The Miami-Dade County Commission voted on Tuesday to defer — for the fourth time — a decision on Blumenthal and Hevia’s bid to build the South Dade Logistics & Technology District outside the Urban Development Boundary. The border is a greenbelt around the county that protects farmland and wetlands, as well as the Everglades and Biscayne Bay from encroachment from development.
The next vote will be on Nov. 1.
Blumenthal, principal of Coral Gables-based Coral Rock Development, and Hevia, president of Miami-based Aligned Real Estate Holdings, want to build the 6 million-square-foot project on 379 acres on the southeast corner of the Florida Turnpike and Southwest 122nd Avenue in unincorporated Miami-Dade. The developers originally planned 9.3 million square feet on 793 acres, but downsized the project in late summer to try to make it more palatable.
At Tuesday’s meeting, they offered to do more: Workers at South Dade Logistics will be paid a living wage, said Pedro Gassant, an attorney for the developers. And the developers will purchase and donate to the county roughly 311 acres of environmentally endangered land away from the South Dade Logistics site. The land to be donated will be part of the properties Miami-Dade has already put on a wishlist to purchase and preserve through its Environmentally Endangered Lands Program (EEL).
Commissioner Danielle Cohen Higgins called the last-minute EEL donation offer an “intentional distraction” and a “manufactured opportunity” by the developers to throw off the county and secure another vote deferral of their project.
“This sounds like you all are just saying anything to push this across the finish line,” she said. “Having a fourth deferral, I think, is an embarrassment to Miami-Dade County.”
After Gassant made the offers, county attorneys scrambled to figure out how they would work out legally. For one, Miami-Dade can’t enforce the living wage vow because Blumenthal and Hevia’s project would rise on a privately owned site and not on county land, Miami-Dade’s attorney said. Issues also could arise with enforcing the EEL donation commitment with future owners of South Dade Logistics if the developers opt to sell the project.
The proposal has highlighted the controversy of building outside the UDB in Miami-Dade. The developers and their supporters argue South Dade Logistics will be an economic boon for the area, offering jobs in the technology field. But environmentalists have pushed back, saying the county has enough industrial development land inside the UDB, and the project site is vital for Everglades restoration and farming needs.
Commissioners previously deferred a vote on May 19, June 1 and Sept. 22.

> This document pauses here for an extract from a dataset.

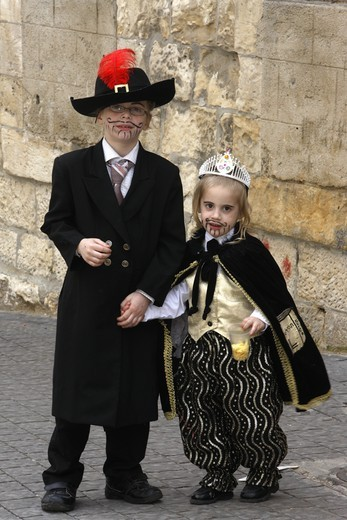 Israel, Jerusalem, Children dressed for Purim holiday in Mea Shearim Jewish orthodox district : Stock Photo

Blumenthal and Hevia have the support of seven commissioners, but need an eighth to capitulate to secure the required two-thirds vote to move the UDB. (Usually, they would need nine ‘yes’ votes, but the math changed when commissioner Joe Martinez was suspended from office after he was arrested over corruption charges.)

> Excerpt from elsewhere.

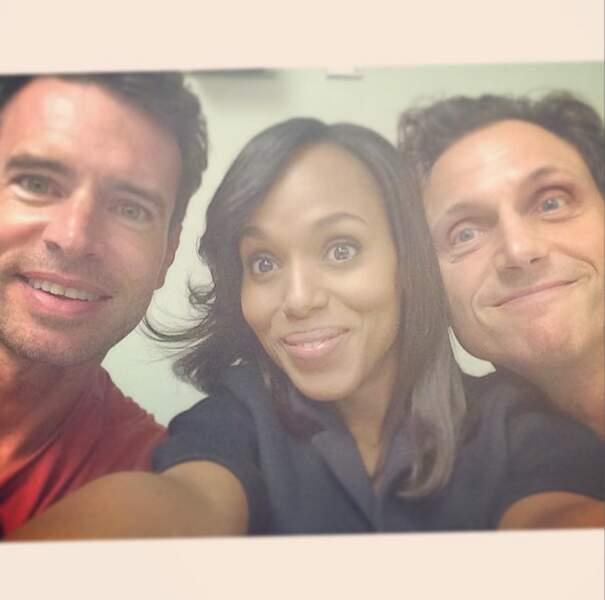 Petit selfie pour l'équipe de Scandal. Toujours aussi glamour, Kerry Washington !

Commissioner Raquel Regalado, who so far has been part of the ‘no’ camp on the dais, expressed interest in the EEL donation. The purchases of these lands so far have been funded by taxpayers, she said.
“What’s being offered, if it had been offered in the application originally, it would have been a very different conversation,” she said.

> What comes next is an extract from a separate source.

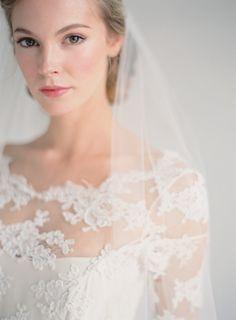 Amy Clarke Make Up | Wedding Sparrow #fineartcuration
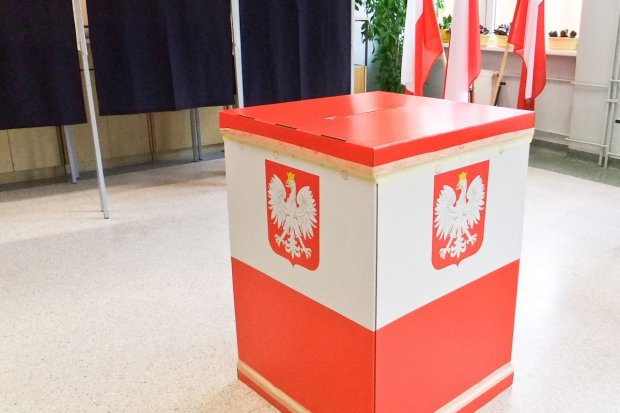 Kierunkowskazy ułatwią dotarcie do miejsc głosowania w referendum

South Dade Logistics’ developers have argued that their project actually would be better for the environment than leaving the land as is. The site now could be developed with a packing house that would be connected to septic tanks, which could lead to environmental pollution, Gassant, the developers’ attorney, told commissioners.
In another issue, owners of farmland on the site are dealing with high water levels because of sea level rise, said commissioner Rebeca Sosa, who is part of the ‘yes’ camp on the dais. Precluding the development would stand in the way of the farmers selling the land that soon might not be farmable, she said.
Miami-Dade Mayor Daniella Levine Cava, whose administration has recommended denial of the project, disagreed. The proposal implies a “future demise of agriculture,” and that is premature, she said. The EEL donation proffer is good, but not enough.
“It doesn’t address the many concerns about this application,” she said. “So I do not see this as a quid pro quo.”